DIRECTIVES
**a)** Name every testing tool or framework that the test-writing talk says it will use to improve tests.
**b)** Write the next part of the test-writing talk, starting after its final sentence.

DOCUMENT EXCERPT
This talk will cover tools and techniques for writing tests that are a pleasure to read, easy to maintain, and prove their worth time and time again.
We’ll cover the following:
- Readability
- Brittleness: breaking every time the implementation is changed
- Non-obvious cause and solution upon test failure
- Unreliability
- Slow execution
We’ll improve these tests in JUnit, move on to Hamcrest and AssertJ, then show how Spock can take us even further to tests that are easily maintainable and incredibly useful.
Introduction
I’m John Reeve, and I’m a freelance Android developer. I often see bad tests that are massive blocks of code. Though they do have value, they’re really quite appallingly written tests.
Example - Bad Testing
A bad test is one that has too many comments. If the test is readable, it shouldn’t need so many comments:
@Test
public void sharedPreferencesHelper_SaveAndReadPersonalInformation() {
// Save the personal information to SharedPreferences
boolean success = mMockSharedPreferencesHelper.savePersonalInfo(mSharedPreferenceEntry);
assertThat("Checking that SharedPreferenceEntry.save... returns true", success, is(true));
// Read personal information from SharedPreferences
SharedPreferenceEntry savedSharedPreferenceEntry = mMockSharedPreferencesHelper.getPersonalInfo();
// Make sure both written and retrieved personal information are equal.
assertThat("Checking that SharedPreferenceEntry.name has been persisted and read correctly", mSharedPreferenceEntry.getName(), is(equalTo(savedSharedPreferenceEntry.getName())));
assertThat("Checking that SharedPreferenceEntry.dateOfBirth has been persisted and read " + "correctly", mSharedPreferenceEntry.getDateOfBirth(), is(equalTo(savedSharedPreferenceEntry.getDateOfBirth())));
assertThat("Checking that SharedPreferenceEntry.email has been persisted and read " + "correctly", mSharedPreferenceEntry.getEmail(), is(equalTo(savedSharedPreferenceEntry.getEmail())));
}
Many tests seem to be testing lots of things at once. They have failure messages because they use standard JUnit assertions, which is unnecessary noise.

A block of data

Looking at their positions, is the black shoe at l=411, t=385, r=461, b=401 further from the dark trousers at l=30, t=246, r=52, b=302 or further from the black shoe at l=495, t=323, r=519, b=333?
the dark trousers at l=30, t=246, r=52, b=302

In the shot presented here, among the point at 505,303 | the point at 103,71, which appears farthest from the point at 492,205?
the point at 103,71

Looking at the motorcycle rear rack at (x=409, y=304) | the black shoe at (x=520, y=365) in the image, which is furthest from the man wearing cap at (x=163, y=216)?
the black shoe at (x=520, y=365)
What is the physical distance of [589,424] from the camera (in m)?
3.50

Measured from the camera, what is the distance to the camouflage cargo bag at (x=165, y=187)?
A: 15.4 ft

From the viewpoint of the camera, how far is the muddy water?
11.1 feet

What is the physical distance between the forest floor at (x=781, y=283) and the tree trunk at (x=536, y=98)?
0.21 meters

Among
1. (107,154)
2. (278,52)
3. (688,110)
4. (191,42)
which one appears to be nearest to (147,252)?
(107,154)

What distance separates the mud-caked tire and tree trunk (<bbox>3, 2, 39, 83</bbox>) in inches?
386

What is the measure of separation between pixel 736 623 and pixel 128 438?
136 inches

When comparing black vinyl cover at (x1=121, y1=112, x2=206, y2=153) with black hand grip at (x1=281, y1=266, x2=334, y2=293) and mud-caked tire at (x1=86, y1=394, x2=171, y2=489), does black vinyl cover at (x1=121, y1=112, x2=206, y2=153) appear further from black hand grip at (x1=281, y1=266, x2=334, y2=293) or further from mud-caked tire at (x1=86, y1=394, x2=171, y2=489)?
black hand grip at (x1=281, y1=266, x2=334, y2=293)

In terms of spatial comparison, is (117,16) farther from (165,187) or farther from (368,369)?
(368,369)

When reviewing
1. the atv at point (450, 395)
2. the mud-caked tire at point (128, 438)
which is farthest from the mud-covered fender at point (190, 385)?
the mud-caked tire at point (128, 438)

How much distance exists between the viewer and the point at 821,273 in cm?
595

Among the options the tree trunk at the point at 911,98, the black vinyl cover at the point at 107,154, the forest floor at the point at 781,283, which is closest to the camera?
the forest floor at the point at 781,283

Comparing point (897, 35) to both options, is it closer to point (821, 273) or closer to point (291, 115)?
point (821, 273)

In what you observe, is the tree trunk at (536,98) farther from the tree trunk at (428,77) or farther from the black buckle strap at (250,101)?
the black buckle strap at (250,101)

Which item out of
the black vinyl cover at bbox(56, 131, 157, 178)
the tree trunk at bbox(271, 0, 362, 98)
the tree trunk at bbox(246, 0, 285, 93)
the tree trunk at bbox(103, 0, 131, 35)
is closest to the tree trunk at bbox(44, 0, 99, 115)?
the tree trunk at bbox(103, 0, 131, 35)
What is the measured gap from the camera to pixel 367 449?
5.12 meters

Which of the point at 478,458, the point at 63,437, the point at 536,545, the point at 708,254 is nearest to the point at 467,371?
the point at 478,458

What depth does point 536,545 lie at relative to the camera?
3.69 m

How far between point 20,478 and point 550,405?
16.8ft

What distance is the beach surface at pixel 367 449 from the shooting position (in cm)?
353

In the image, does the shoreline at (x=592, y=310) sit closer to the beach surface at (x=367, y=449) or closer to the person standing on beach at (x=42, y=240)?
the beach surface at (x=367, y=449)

FINAL ANSWERS
**a)** JUnit, Hamcrest, AssertJ, Spock

**b)**
The following is the method that’s being tested:
public boolean savePersonalInfo(SharedPreferenceEntry sharedPreferenceEntry){
// Start a SharedPreferences transaction.
SharedPreferences.Editor editor = mSharedPreferences.edit();
editor.putString(KEY_NAME, sharedPreferenceEntry.getName());
editor.putLong(KEY_DOB, sharedPreferenceEntry.getDateOfBirth().getTimeInMillis());
editor.putString(KEY_EMAIL, sharedPreferenceEntry.getName());
// Commit changes to SharedPreferences.
return editor.commit();
}
You can run this unit test, and it will pass. But, this is a useless unit test as it’s convincing us everything is okay when in fact it’s not, giving us false confidence.
Improving the Example
The main parts of the test are saving and reading - this can be separated.
@Test
public void savesPersonalInformation() {
// Given
sharedPrefsSaveWillSucceed():
// When
boolean saveSuccess = sut.savePersonalInfo(mSharedPreferenceEntry);
// Then
verify(mMockEditor).putString(KEY_NAME, mSharedPreferenceEntry.getName());
verify(mMockEditor).putString(KEY_EMAIL, mSharedPreferenceEntry.getEmail());
verify(mMockEditor).putLong(KEY_DOB, mSharedPreferenceEntry.getDateOfBirth().getTimeInMillis());
verify(mMockEditor).commit();
assertThat(saveSuccess, is(true));
}
@Test
public void readsPersonalInformation() {
// Given
givenSharedPrefsContains(mSharedPreferenceEntry);
// When
SharedPreferenceEntry retrievedInfo = sut.getPersonalInfo();
// Then
assertThat(retrievedInfo.getName(), is(equalTo(mSharedPreferenceEntry.getName())));
assertThat(retrievedInfo.getDateOfBirth(), is(equalTo(mSharedPreferenceEntry.getDateOfBirth())));
assertThat(retrievedInfo.getEmail(), is(equalTo(mSharedPreferenceEntry.getEmail())));
We can further improve this. In savesPersonalInformation(), there are two separate tests.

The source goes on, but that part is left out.